How else do you explain an industry with the temerity to charge ten cents to a quarter for a text message, which is a tiny fraction of the data sent in even a second of voice communication?

And not only that, but they charge both the sender and the receiver. Whether or not the receiver actually wanted to receive the message. In the past 12 months I have neither sent a text message nor received one that I wanted to receive, but I have paid 80 cents for the four spam text messages sent to my phone.

I was also a late, reluctant convert to cell phones. I only got mine because I noticed pay phones were disappearing, and there are times when I have no other means of communication.

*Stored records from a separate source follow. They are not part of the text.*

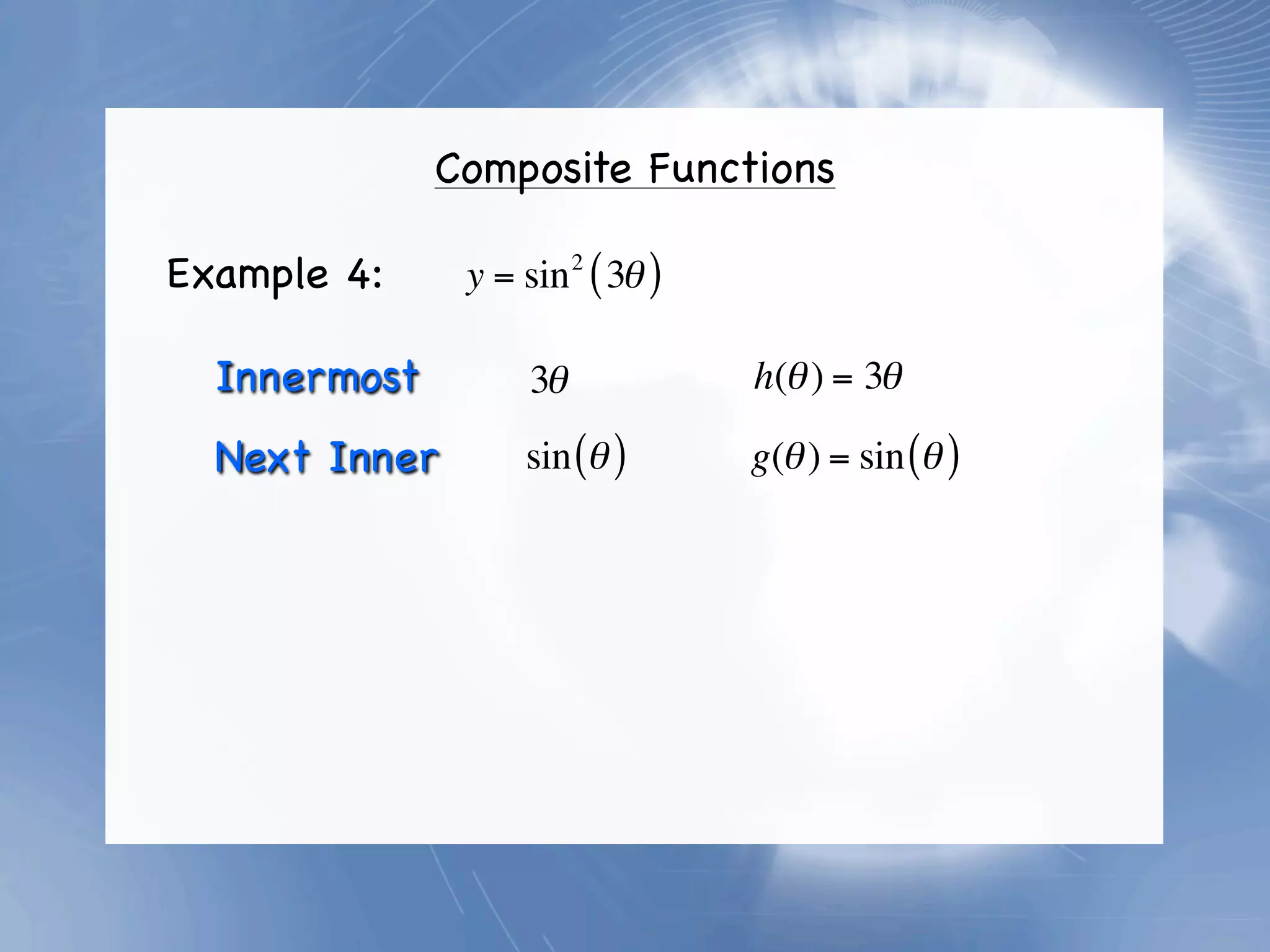 Composite Functions

Example 4: $y = \sin^2(3\theta)$

Innermost $3\theta$ $h(\theta) = 3\theta$

Next Inner $\sin(\theta)$ $g(\theta) = \sin(\theta)$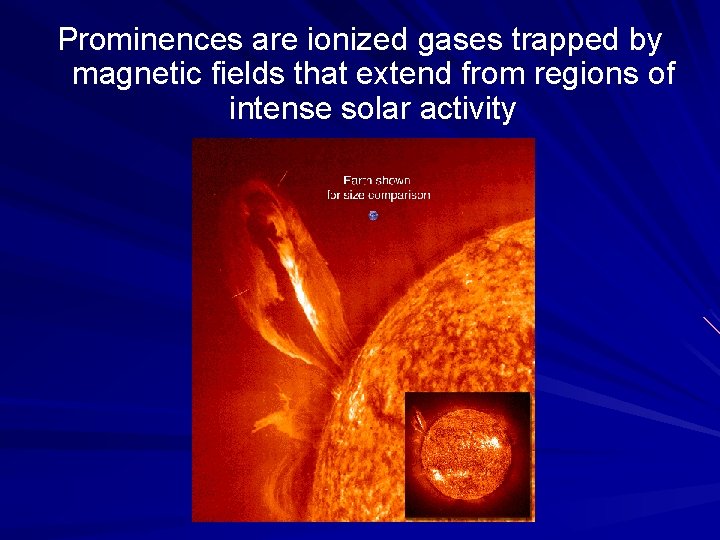 Prominences are ionized gases trapped by magnetic fields that extend from regions of intense solar activity

Earth shown for size comparison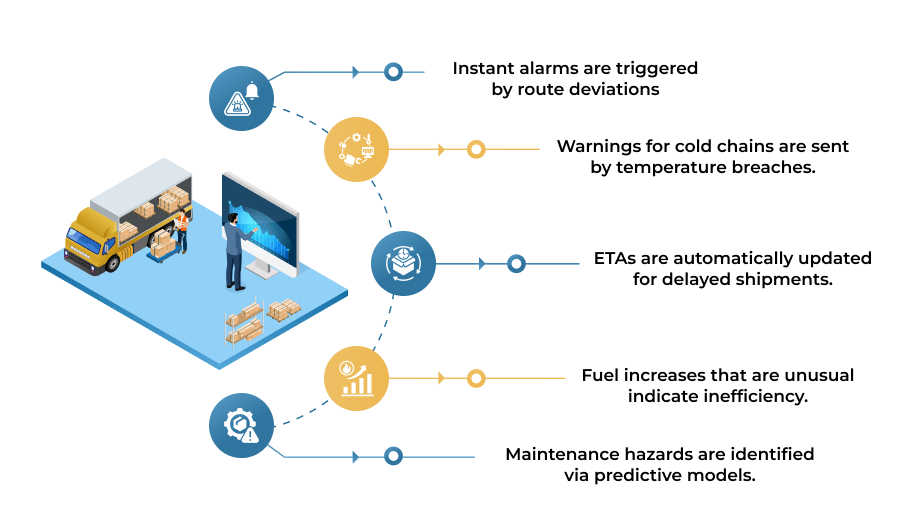 Instant alarms are triggered by route deviations

Warnings for cold chains are sent by temperature breaches.

ETAs are automatically updated for delayed shipments.

Fuel increases that are unusual indicate inefficiency.

Maintenance hazards are identified via predictive models.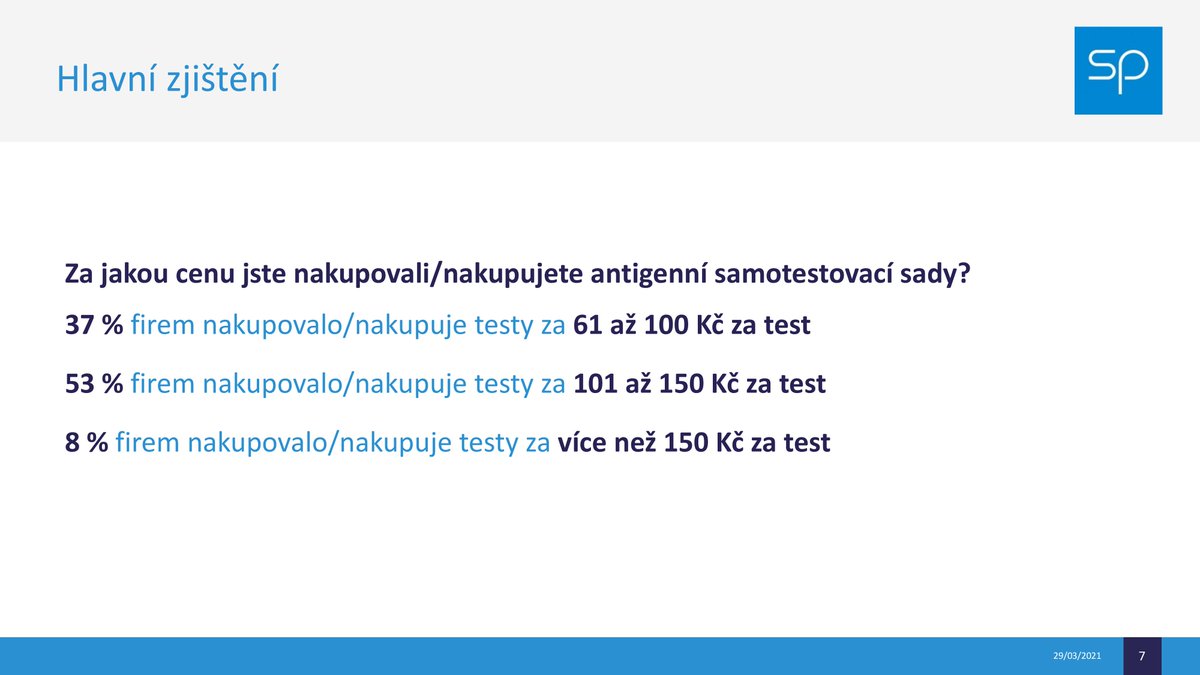 Hlavní zjištění

SP

Za jakou cenu jste nakupovali/nakupujete antigenní samotestovací sady?

37 % firem nakupovalo/nakupuje testy za 61 až 100 Kč za test

53 % firem nakupovalo/nakupuje testy za 101 až 150 Kč za test

8 % firem nakupovalo/nakupuje testy za více než 150 Kč za test

29/03/2021

7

For the younger generation, cell phones have completely taken over--many don't even have land lines. This weekend I was at a college reunion and stayed in one of the dorms. In my day every room had a telephone that provided on-campus service (off-campus, even local, was extra). The room where I stayed still had a wall jack, but the phone was gone.

By Eric Lund (not verified) on 08 Jun 2009 #permalink

We stick with Verizon because we do a lot of driving through the length of Massachusetts and in our experience, they have the best coverage in western Mass.

They also have a "$100 worth of minutes lasts a year" option for prepaid minutes, which we got.

Ooooh, I get to out-geek Comrade PhysioProf -- that's a thermal wax printer ya got there, not a dye-sub. I've lusted after one of those for many a year -- for personal use (what can I say -- I'd love to print D&D maps in glorious color).

By G Barnett (not verified) on 08 Jun 2009 #permalink

Dye-sub printers are incredibly nice, but far from cheap materials wise. The ones I've used have rolls of film impregnated with the dye.

Thermal-wax sounds like nifty tech (and a bit perverted).